When the resin [E] was used as the curing agent, the prepreg was whitened. This is because even though the resin [E] contains 18.2% by weight of the residual bisphenol A monomer, the weight average molecular weight is about the same as that of the resin [B]. This is because the compatibility with epoxy resins is poor because there are relatively many molecular species.

(Effects of the Invention) The bisphenol A novolak resin according to the present invention is useful as a curing agent for epoxy resins, has excellent compatibility with epoxy resins, and an epoxy resin cured product obtained using this as a curing agent has excellent heat resistance. The epoxy resin varnish containing the resin as a curing agent has excellent storage stability, and the prepreg obtained by using this varnish has excellent curability and hue stability.
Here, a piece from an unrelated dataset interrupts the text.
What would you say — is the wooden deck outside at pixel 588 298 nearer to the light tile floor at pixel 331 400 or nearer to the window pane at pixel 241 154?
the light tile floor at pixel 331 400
In addition, the laminate obtained from this prepreg exhibits good volume resistance, moisture absorption resistance and drill workability.

[Brief description of drawings]

1 is a GPC chromatogram of the resin [A] obtained in Example 1, FIG. 2 is a nuclear magnetic resonance spectrum of the resin [A], and FIG. 3 is a resin [D] obtained in Comparative Example 1. The GPC chromatogram of Fig. 4 and Fig. 4 show the GPC chromatogram and the calibration curve of the resin [C] obtained in Example 3. Explanation of code 1 …… GPC chromatogram of resin [C] 9 …… Calibration curve

Continuation of front page (56) Reference JP-A-58-204015 (JP, A) JP-A-61-138614 (JP, A) JP-A-54-163995 (JP, A)

Claims (1)

[Claims] 1. In the bisphenol A novolak resin, the bound formaldehyde is 0.7 to 0.9 mol per 1 mol of bisphenol A, the content of the bisphenol A monomer is 10% by weight or less, and the number average molecular weight is 600 to. 2,000
And a bisphenol A novolac resin represented by the following general formula [I] having a dispersity of 2.2 or less. (In the formula, B is two hydrogens in the ortho position with respect to one hydroxyl group of the bisphenol A monomer or one hydrogen in the ortho position with respect to both hydroxyl groups, and two hydrogens in total are excluded. Represents a divalent residue, and n, which represents the number of repeating units, is an integer selected so that the number average molecular weight of the bisphenol A novolak resin is 600 to 2,000).